━━ DATASET CONTENT

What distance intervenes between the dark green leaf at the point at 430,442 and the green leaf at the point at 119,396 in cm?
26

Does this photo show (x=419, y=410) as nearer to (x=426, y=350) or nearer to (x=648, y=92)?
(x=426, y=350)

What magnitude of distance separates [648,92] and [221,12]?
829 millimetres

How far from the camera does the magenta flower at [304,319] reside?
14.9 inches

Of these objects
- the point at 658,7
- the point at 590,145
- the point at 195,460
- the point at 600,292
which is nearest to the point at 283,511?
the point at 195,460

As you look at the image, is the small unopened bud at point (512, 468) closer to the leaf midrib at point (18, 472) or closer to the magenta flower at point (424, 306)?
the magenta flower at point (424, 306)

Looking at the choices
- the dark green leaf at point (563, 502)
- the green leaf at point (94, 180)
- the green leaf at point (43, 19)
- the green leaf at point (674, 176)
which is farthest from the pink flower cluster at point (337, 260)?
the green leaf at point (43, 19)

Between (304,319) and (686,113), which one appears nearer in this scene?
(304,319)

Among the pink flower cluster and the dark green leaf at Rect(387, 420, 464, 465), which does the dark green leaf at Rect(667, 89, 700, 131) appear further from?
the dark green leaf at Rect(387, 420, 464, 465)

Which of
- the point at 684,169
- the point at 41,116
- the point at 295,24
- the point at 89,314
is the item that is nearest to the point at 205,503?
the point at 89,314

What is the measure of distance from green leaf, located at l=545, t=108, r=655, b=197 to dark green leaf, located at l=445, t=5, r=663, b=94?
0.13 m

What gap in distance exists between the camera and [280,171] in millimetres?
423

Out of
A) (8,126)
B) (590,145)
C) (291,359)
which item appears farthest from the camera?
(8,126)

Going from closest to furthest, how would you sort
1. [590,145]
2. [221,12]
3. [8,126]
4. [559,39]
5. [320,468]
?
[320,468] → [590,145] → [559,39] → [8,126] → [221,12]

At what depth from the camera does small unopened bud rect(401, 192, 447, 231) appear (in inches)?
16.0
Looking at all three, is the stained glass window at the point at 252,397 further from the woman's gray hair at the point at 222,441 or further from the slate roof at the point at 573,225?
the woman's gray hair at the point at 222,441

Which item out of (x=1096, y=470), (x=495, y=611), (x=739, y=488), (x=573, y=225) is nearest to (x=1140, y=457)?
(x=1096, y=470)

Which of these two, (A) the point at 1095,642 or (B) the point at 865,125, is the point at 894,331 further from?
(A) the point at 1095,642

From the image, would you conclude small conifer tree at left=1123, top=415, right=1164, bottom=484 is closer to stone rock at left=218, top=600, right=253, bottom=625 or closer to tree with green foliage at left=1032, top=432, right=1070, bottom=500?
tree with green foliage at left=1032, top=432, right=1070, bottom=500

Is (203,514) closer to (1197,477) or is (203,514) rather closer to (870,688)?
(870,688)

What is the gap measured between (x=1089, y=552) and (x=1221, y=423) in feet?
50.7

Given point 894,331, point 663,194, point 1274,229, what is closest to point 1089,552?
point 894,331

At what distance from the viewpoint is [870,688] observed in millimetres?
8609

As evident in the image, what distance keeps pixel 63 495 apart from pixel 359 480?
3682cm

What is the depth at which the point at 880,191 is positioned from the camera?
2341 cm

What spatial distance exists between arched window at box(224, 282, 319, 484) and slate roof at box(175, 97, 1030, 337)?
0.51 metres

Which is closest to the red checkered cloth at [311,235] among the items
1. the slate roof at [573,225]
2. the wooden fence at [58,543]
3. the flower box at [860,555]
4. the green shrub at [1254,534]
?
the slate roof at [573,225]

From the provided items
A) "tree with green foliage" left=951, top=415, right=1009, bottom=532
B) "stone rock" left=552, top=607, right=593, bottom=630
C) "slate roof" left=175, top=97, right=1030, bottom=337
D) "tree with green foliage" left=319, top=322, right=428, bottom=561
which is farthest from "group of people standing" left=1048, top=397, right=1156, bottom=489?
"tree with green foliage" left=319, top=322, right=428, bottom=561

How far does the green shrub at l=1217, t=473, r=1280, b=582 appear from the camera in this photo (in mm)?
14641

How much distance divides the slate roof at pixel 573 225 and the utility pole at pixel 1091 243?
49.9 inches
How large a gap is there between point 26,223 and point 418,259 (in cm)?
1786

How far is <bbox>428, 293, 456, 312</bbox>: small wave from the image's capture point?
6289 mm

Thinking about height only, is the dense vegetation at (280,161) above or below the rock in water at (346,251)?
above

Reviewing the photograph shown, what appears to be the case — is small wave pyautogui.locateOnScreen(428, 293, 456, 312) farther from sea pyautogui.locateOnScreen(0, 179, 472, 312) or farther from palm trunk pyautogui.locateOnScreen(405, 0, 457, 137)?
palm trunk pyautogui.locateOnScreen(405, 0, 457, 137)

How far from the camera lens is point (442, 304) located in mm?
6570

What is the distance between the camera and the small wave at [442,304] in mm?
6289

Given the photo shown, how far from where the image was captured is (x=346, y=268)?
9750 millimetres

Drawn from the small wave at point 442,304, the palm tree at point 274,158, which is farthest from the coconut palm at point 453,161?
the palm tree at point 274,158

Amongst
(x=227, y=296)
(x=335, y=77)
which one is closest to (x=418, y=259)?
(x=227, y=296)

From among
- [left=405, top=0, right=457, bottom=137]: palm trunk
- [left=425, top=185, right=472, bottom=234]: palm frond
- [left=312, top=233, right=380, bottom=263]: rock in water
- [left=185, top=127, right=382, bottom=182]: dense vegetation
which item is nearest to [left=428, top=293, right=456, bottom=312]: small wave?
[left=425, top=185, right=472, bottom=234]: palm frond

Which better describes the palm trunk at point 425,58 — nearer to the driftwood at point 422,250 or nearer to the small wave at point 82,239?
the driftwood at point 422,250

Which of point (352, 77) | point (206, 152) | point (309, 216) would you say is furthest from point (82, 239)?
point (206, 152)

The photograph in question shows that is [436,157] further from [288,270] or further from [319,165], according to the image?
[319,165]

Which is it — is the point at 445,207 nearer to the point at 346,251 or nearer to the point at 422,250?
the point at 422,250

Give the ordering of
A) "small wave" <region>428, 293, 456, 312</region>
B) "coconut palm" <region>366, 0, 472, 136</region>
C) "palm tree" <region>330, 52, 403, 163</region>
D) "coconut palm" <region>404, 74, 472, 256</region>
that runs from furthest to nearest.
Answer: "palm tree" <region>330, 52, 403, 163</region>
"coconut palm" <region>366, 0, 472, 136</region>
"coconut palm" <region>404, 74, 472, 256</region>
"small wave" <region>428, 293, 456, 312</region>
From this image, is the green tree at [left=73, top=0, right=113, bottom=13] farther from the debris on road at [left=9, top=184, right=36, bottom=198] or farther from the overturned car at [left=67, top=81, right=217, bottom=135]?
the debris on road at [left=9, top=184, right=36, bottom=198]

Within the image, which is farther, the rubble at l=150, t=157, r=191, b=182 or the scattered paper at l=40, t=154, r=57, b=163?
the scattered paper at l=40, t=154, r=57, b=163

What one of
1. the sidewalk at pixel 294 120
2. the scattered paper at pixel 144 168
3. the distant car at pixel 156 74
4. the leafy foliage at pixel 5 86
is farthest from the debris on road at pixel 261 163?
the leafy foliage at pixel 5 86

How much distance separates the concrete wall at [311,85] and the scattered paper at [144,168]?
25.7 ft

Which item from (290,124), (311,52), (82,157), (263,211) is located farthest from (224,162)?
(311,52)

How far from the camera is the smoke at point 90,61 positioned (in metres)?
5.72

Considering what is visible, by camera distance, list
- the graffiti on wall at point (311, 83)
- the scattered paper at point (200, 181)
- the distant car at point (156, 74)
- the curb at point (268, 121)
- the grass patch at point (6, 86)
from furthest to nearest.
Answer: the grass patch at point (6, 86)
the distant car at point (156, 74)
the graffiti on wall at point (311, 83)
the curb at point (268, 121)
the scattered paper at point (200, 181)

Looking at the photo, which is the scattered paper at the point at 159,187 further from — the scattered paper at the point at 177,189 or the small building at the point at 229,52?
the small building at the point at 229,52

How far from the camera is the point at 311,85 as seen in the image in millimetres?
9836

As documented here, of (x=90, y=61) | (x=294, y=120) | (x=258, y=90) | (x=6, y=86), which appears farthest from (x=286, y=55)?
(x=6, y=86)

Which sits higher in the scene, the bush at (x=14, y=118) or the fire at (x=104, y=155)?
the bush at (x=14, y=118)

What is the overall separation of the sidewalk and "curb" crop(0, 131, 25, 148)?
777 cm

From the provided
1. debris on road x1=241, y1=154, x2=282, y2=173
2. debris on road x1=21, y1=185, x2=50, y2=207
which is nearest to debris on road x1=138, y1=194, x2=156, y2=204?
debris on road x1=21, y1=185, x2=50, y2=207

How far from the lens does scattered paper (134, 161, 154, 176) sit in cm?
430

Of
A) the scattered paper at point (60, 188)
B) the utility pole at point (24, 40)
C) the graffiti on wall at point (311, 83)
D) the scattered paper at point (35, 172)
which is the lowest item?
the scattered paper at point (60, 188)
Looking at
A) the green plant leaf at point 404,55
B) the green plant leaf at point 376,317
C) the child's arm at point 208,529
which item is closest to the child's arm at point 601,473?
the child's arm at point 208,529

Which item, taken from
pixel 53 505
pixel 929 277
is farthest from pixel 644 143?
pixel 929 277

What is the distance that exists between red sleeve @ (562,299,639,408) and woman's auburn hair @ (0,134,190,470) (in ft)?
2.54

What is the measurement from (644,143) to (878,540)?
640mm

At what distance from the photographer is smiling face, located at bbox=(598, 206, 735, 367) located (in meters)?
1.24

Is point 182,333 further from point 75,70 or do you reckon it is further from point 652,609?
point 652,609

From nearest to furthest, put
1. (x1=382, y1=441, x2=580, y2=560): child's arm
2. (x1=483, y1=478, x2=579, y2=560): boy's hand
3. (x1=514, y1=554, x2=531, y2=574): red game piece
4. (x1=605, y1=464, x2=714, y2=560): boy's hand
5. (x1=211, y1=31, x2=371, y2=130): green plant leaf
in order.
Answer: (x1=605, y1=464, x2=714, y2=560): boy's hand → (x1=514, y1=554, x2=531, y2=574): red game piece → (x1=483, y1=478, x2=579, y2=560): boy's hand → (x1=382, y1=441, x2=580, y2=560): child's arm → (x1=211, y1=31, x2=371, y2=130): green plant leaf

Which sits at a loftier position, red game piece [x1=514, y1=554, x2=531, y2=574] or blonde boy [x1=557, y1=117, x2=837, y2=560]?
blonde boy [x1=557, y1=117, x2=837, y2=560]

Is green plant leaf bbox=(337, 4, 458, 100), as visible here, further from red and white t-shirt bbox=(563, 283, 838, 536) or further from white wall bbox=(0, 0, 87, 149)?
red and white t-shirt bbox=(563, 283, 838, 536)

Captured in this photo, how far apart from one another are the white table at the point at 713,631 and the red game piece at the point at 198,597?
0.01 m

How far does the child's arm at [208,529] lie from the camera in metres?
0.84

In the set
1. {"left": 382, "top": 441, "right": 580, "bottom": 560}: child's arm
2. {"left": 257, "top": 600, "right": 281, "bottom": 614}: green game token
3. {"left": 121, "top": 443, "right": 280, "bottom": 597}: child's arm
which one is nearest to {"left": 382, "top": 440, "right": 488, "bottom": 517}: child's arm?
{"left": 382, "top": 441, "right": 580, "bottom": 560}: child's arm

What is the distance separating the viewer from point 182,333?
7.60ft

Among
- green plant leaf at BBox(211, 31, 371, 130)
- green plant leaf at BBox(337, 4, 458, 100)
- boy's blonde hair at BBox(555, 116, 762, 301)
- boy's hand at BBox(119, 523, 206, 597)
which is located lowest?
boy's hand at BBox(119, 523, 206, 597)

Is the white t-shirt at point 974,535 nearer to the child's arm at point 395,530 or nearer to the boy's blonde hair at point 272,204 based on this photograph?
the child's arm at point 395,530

━━━━

▸ **REQUEST**
Output only the lines from the one holding "Which sits at" through the last line above, exactly as they appear.

▸ **THE REPLY**
Which sits at a loftier position, red game piece [x1=514, y1=554, x2=531, y2=574] or blonde boy [x1=557, y1=117, x2=837, y2=560]?
blonde boy [x1=557, y1=117, x2=837, y2=560]

Is green plant leaf bbox=(337, 4, 458, 100), as visible here, further from red and white t-shirt bbox=(563, 283, 838, 536) or further from white wall bbox=(0, 0, 87, 149)?
red and white t-shirt bbox=(563, 283, 838, 536)

Captured in this photo, how far apart from one another are the white table at the point at 713,631 and the red game piece at the point at 198,597?
0.01 m

How far does the child's arm at [208,529] lie from the camera in metres?
0.84

In the set
1. {"left": 382, "top": 441, "right": 580, "bottom": 560}: child's arm
2. {"left": 257, "top": 600, "right": 281, "bottom": 614}: green game token
3. {"left": 121, "top": 443, "right": 280, "bottom": 597}: child's arm
which one is nearest to {"left": 382, "top": 440, "right": 488, "bottom": 517}: child's arm?
{"left": 382, "top": 441, "right": 580, "bottom": 560}: child's arm

What is the distance separating the viewer from point 182,333?
7.60ft

Among
- green plant leaf at BBox(211, 31, 371, 130)
- green plant leaf at BBox(337, 4, 458, 100)
- boy's blonde hair at BBox(555, 116, 762, 301)
- boy's hand at BBox(119, 523, 206, 597)
which is located lowest?
boy's hand at BBox(119, 523, 206, 597)

Is the white t-shirt at point 974,535 nearer to the child's arm at point 395,530 or nearer to the boy's blonde hair at point 272,204 based on this photograph?
the child's arm at point 395,530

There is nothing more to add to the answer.